[Begin]

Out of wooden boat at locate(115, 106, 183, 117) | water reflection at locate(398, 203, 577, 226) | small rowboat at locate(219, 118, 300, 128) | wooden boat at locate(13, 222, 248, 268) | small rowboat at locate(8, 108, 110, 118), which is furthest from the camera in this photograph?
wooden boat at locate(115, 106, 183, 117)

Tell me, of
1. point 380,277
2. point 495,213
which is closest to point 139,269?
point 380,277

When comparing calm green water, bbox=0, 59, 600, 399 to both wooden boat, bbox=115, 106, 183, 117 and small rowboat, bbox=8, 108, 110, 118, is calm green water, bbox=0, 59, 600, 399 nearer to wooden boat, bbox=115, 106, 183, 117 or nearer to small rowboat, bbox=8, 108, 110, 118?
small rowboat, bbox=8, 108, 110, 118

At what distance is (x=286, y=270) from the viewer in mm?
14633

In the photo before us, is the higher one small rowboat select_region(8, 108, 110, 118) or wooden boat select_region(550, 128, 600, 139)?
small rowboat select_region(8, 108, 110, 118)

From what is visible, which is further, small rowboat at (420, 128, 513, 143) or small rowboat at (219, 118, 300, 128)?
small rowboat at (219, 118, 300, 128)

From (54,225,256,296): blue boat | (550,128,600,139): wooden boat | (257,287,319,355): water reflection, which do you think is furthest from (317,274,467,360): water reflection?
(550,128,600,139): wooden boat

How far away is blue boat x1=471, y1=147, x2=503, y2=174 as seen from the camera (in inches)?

[End]
[Begin]

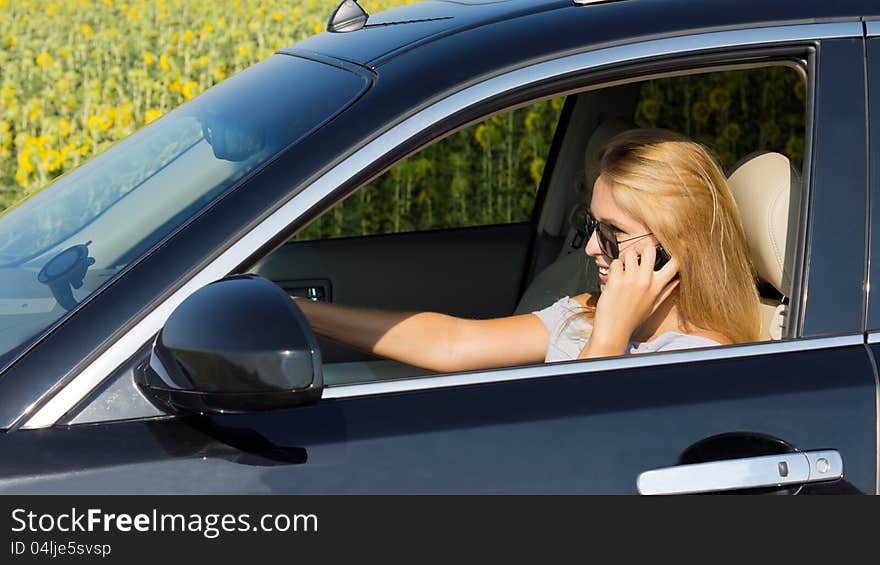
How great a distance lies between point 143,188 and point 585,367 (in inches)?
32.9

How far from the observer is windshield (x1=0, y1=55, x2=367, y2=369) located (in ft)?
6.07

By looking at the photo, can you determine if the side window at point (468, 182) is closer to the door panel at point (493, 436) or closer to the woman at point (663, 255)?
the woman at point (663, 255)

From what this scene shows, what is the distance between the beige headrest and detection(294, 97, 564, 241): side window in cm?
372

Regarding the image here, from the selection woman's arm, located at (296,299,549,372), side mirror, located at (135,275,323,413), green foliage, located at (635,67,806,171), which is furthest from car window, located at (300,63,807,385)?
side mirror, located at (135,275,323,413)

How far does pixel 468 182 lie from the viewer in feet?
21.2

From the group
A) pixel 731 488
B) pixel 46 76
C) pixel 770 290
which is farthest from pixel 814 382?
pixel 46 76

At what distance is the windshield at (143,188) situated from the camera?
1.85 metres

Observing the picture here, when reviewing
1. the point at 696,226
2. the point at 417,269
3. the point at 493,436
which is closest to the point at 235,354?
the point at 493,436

[End]
[Begin]

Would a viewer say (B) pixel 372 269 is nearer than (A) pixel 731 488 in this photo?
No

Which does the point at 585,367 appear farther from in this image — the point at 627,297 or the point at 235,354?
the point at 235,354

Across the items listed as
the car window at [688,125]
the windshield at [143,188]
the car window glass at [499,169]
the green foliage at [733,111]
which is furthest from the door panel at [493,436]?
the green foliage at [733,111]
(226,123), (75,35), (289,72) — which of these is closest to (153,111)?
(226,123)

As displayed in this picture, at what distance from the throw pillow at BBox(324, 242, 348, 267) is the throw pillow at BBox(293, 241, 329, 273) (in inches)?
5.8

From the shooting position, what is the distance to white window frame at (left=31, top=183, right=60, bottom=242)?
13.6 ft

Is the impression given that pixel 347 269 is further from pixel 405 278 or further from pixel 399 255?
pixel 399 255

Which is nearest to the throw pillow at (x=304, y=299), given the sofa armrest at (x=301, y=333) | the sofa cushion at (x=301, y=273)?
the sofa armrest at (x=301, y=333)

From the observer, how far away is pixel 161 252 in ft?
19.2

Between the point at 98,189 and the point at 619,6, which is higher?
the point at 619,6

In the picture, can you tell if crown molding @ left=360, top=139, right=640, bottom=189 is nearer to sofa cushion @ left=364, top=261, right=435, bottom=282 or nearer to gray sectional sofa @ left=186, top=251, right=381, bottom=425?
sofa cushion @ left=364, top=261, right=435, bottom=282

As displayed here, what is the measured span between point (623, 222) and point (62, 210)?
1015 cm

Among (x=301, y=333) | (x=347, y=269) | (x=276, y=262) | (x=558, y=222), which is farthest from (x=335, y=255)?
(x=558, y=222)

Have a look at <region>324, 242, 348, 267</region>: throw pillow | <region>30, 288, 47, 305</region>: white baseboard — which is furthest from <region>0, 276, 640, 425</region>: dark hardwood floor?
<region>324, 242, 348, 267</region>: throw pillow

[End]

*Given task*
Collect every line in the rows above that contains the word "left", treating uppercase and lowercase as different.

*Exercise response*
From the shooting position, what is the distance to white window frame at (left=31, top=183, right=60, bottom=242)?
In the picture, can you tell if crown molding @ left=360, top=139, right=640, bottom=189 is nearer to sofa cushion @ left=364, top=261, right=435, bottom=282 or nearer to gray sectional sofa @ left=186, top=251, right=381, bottom=425?
sofa cushion @ left=364, top=261, right=435, bottom=282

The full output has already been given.